Jak wyglądał nasz kontakt? Zadawałam pytania,na które nie odpowiadał, więc w sumie było to jak pytanie samej siebie. Ale dawało mi to satysfakcję,że C. odczytuje to,co przychodzi mi do głowy. Nie zdawałam sobie sprawy,że poznaje mnie dzięki temu w coraz większym stopniu. Nie przyszło mi nigdy na myśl,żeby wyjechać do jakiejś rodziny na drugim końcu kraju,albo żeby zakupić drzwi pancerne,albo żeby te durne listy po prostu wyrzucać i nic sobie z tego nie robić. Mogłam go zignorować,ale zagłębiałam się w tej sprawie jeszcze bardziej. Czasami tylko chciałam chwycić za telefon i zapytać się taty,co zrobiłby na moim miejscu,ale każda próba kończyła się tym,że zanim usłyszałam jakikolwiek sygnał w słuchawce,rozłączałam się. Nie zależy Ci, powtarzałam sobie.
Spędzałam dnie nic nie robiąc,głównie oglądając telewizję i pisząc z C. Bez sensu. Właśnie któregoś dnia oglądałam "Przyjaciół" kiedy zadzwonił dzwonek do drzwi. Zerwałam się z miejsca i szarpnęłam za drzwi. Oj,znowu wpadłam na własną głupotę. Były zamknięte na klucz. Mogłabym jeszcze zobaczyć C. ,który wybiega z bloku z kapturem na głowie,ale zamknęłam te pieprzone drzwi. Stuknęłam się w czoło i spokojnie otworzyłam drzwi, zauważając wyglądającą spod wycieraczki białą kartkę. Rozejrzałam się po klatce schodowej i zobaczyłam go.
Zobaczyłam Bradley'a. Był uroczy, mieszkał tuż nade mną. Miał lekko kręcone włosy i przesłodki uśmiech. Wyglądał na sporo młodszego,niż rzeczywiście był,ale zawsze darzyłam go sympatią. Miał poczucie humoru,a to najbardziej cenię w ludziach. Wcześniej udało mi się zamienić z nim parę zdań dwa,czy trzy razy. Szedł na górę,ale kiedy otworzyłam drzwi zerknął na mnie i zatrzymał się,dosłownie na chwilę. Zanim kontynuował podróż do celu,jakim jest jego mieszkanie (przynajmniej tak sądziłam,bo gdzie indziej by szedł?) zawołałam go.
-Brad,tak?

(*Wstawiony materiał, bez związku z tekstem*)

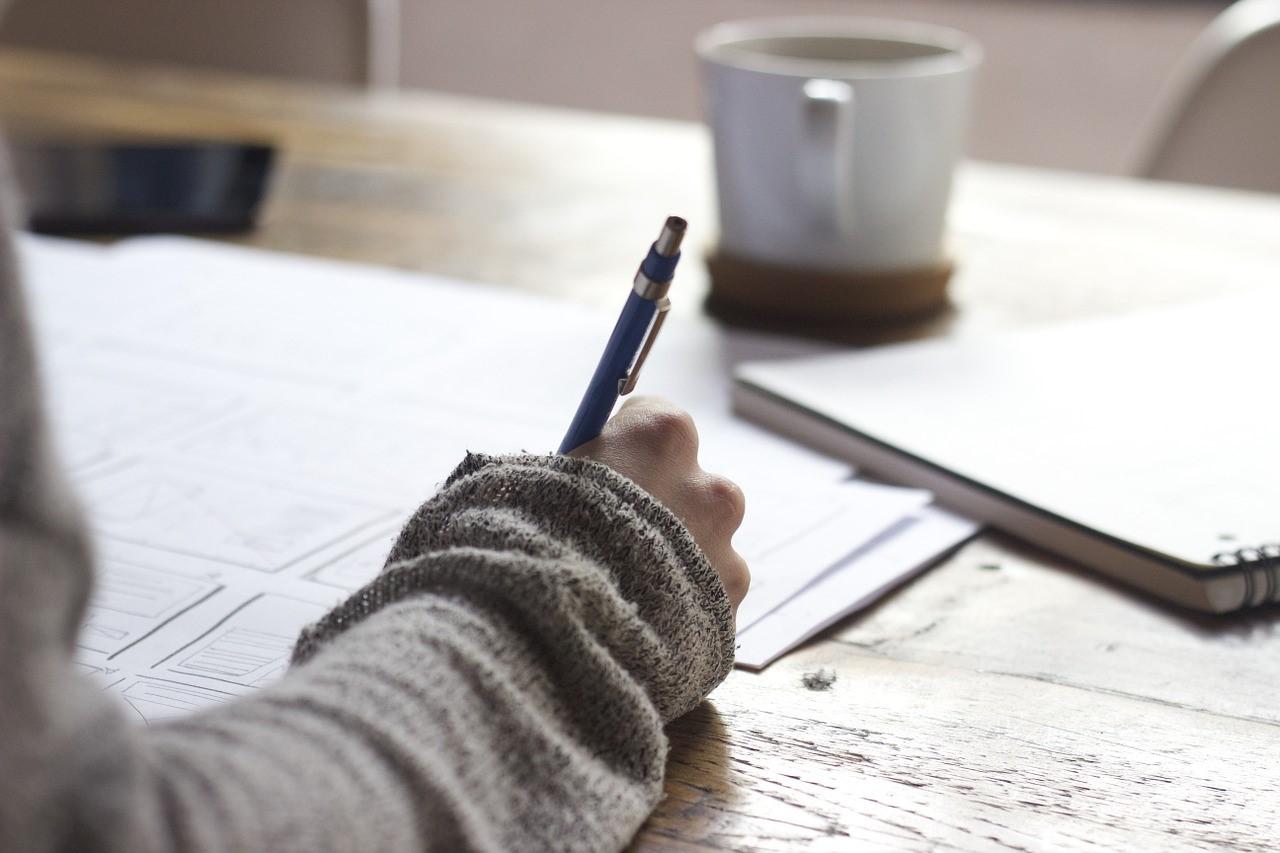 Frau notiert ihre Einnahmen und Ausgaben auf Papier.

Hej. Hej,widziałeś tu może kogoś? Przed chwilą?
-Cześć,Charlotte. - spojrzał na mnie trochę dziwnie,marszcząc czoło- czemu pytasz?
-Ktoś zadzwonił do moich drzwi,wiesz,otwieram a nikogo nie ma.To znaczy,jesteś ty,ale ty na pewno nie... Bo przecież nie gadamy i nie miałbyś raczej do mnie sprawy,prawda? - plątałam się we własnych słowach,bo on po prostu mnie onieśmielał. To idiotyzm,ale tak było. Kolejna pozycja na liście moich dziwactw. Chłopak uśmiechnął się,drapiąc się z tyłu głowy i przez chwilę patrzył na mnie,zanim ponownie coś powiedział.
-Taaaa... Widziałem ,kogoś tam,zbiegał ze schodów, ale nie wiem kto to, zwykle nie przyglądam się każdej napotkanej osobie. - zaśmiał się. - A z resztą,to może chciałbym to zmienić.
-Zmienić co? Zaczniesz się przyglądać każdej napotkanej osobie?
-Nie,Charlotte,nie.- mówił rozbawiony - zmienić to,że...- wyglądał,jakby nagle przyszedł mu do głowy niesamowity pomysł-to,że nie gadamy. To,że sądzisz,że nie miałbym do ciebie sprawy.
Spojrzałam na bruneta pytająco. W tamtej chwili specjalnie nie błyszczałam inteligencją. Chyba samotność sprawiła,że mój mózg zrobił sobie mały odpoczynek od myślenia i łączenia faktów.
-Miałem na myśli,czy byś się ze mną umówiła? Ale spanikowałem i chciałem wrócić do siebie. Ty musiałaś wszystko zepsuć i otworzyć drzwi,więc skoro już tu jestem... Umówisz się ze mną?
Chyba się zarumieniłam,co rzadko mi się zdarza. Chłopcy nie proszą mnie o spotkania, bo wszyscy znają mojego ojca i a) albo się go boją, b) jestem brzydka i nieciekawa c) odpowiedzi a i b są prawidłowe. A poza tym, nie byłam nigdy chętna na latanie z chłopakami. Może czas,żeby to zmienić? Zdałam sobie sprawę,że zbyt długo milczę i odezwałam się:
-Jasne,czemu nie?
-Świetnie,zgadamy się. Zadzwonię jeszcze dziś. Do jutra? Do usłyszenia,Charlotte. - mrugnął do mnie i zniknął gdzieś na schodach, a ja stałam tam jeszcze chwileczkę jak słup soli, mrugając stanowczo za często,jakbym nie była pewna,czy to się stało naprawdę. Ocknęłam się i wyjęłam spod wycieraczki liścik.
"Chciałbym już się dowiedzieć, czy twój intelekt dorównuje twojej urodzie. Nie mogę się doczekać,kiedy poznamy się osobiście... ale jeszcze przyjdzie na to czas.
P.S: To nie jest sarkazm, naprawdę jesteś piękna,Charlotte." 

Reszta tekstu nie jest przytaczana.